===== EXTRACTED TEXT

The hello_world.bsh file is a shell script and has execute permissions for all three sets. As an exercise let's remove the execute permissions and see what happens:
[plinketths@hpc1 ~]$ chmod -x hello_world.bsh
[plinketths@hpc1 ~]$ ls -l hello_world.bsh
-rw-r--r--. 1 plinketths plinketths 34 Apr 18 08:11 hello_world.bsh
Now if the user tries to execute the script an error appears:
[plinketths@hpc1 ~]$ ./hello_world.bsh
-bash: ./hello_world.bsh: Permission denied
This is easily fixed by by adding execute permissions:
[plinketths@hpc1 ~]$ chmod +x hello_world.bsh
[plinketths@hpc1 ~]$ ls -l hello_world.bsh
-rwxr-xr-x. 1 plinketths plinketths 34 Apr 18 08:11 hello_world.bsh
[plinketths@hpc1 ~]$ ./hello_world.bsh
Hello, World!
[plinketths@hpc1 ~]$
The chomod or change file mode command is used to add or remove permissions from a file. The + symbol is used to add permissions and the - symbol is used to remove them. The u', 'g' and 'o' flags are used to specify which set of users the permissions apply to. If these are left off the command it defaults to applying the permissions to the owner, group and others. So to remove read permissions from others issue the following command:
[plinketths@hpc1 ~]$ ls -l data.txt
-rw-r--r--. 1 plinketths plinketths 24 Apr 18 08:11 data.txt
[plinketths@hpc1 ~]$ chmod o-r data.txt
[plinketths@hpc1 ~]$ ls -l data.txt
-rw-r-----. 1 plinketths plinketths 24 Apr 18 08:11 data.txt
[plinketths@hpc1 ~]$
Note the r is now removed from the others column.

==========
===== COLLECTED MATERIAL

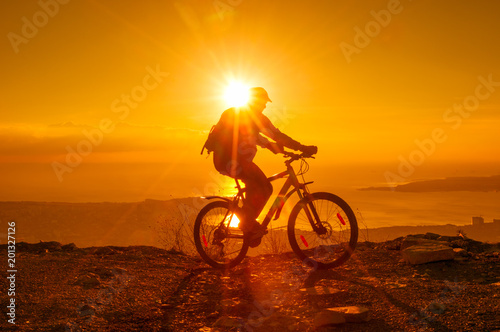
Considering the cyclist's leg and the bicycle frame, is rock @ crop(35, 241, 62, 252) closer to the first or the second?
the cyclist's leg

==========

## TASK DETAILS
Continue the chmod file-permissions walkthrough from its last sentence, "Note the r is now removed from the others column."

## OUTPUT FOR THIS EXERCISE
Permissions can also be represented in octal format. Each permission has a value assigned to it:
- r (read) 4
- w (write) 2
- x (execute) 1
Permission can be read and set by adding up each number for each permission for data.txt:
- owner has
rw-or 6 - group has 'r--' or 4
- others have
---or 0
So the permissions for this file in octal is 640, each number represents a set of permissions in order for owner, group and others.
chmod can take these octal values as well:
[plinketths@hpc1 ~]$ chmod 755 hello_world.bsh
A final note the other_data file is actually directory, this is noted by the d at the beginning of the permissions column:
[plinketths@hpc1 ~]$ ls -ld other_data/
drwxr-xr-x. 2 plinketths plinketths 10 Apr 18 08:13 other_data/
To set permission for all files inside a directory use the -R option for chmod.
Getting Help
This document is not intended to be comprehensive, merely just to give you a big enough shovel to dig your own hole with. Linux has a few built in help features such as the manual pages. These can be brought up with the man command. For example man ls brings up this page:
LS(1) User Commands LS(1)
NAME
ls - list directory contents
SYNOPSIS
ls [OPTION]... [FILE]...
DESCRIPTION
List information about the FILEs (the current directory by default). Sort entries alphabetically if none
of -cftuvSUX nor --sort is specified.
Mandatory arguments to long options are mandatory for short options too.
-a, --all
do not ignore entries starting with .
-A, --almost-all
do not list implied . and ..
--author
with -l, print the author of each file
-b, --escape
print C-style escapes for nongraphic characters
--block-size=SIZE
with -l, scale sizes by SIZE when printing them; e.g., '--block-size=M'; see SIZE format below
-B, --ignore-backups
do not list implied entries ending with ~
-c with -lt: sort by, and show, ctime (time of last modification of file status information); with -l:
show ctime and sort by name; otherwise: sort by ctime, newest first
...
If you want to fix problems like a real Information Technology professional it's often useful to just put the error into a search engine. Many problems have been fixed by copy and pasting from StackOverflow. Sometimes common problems can be easily rooted out that way.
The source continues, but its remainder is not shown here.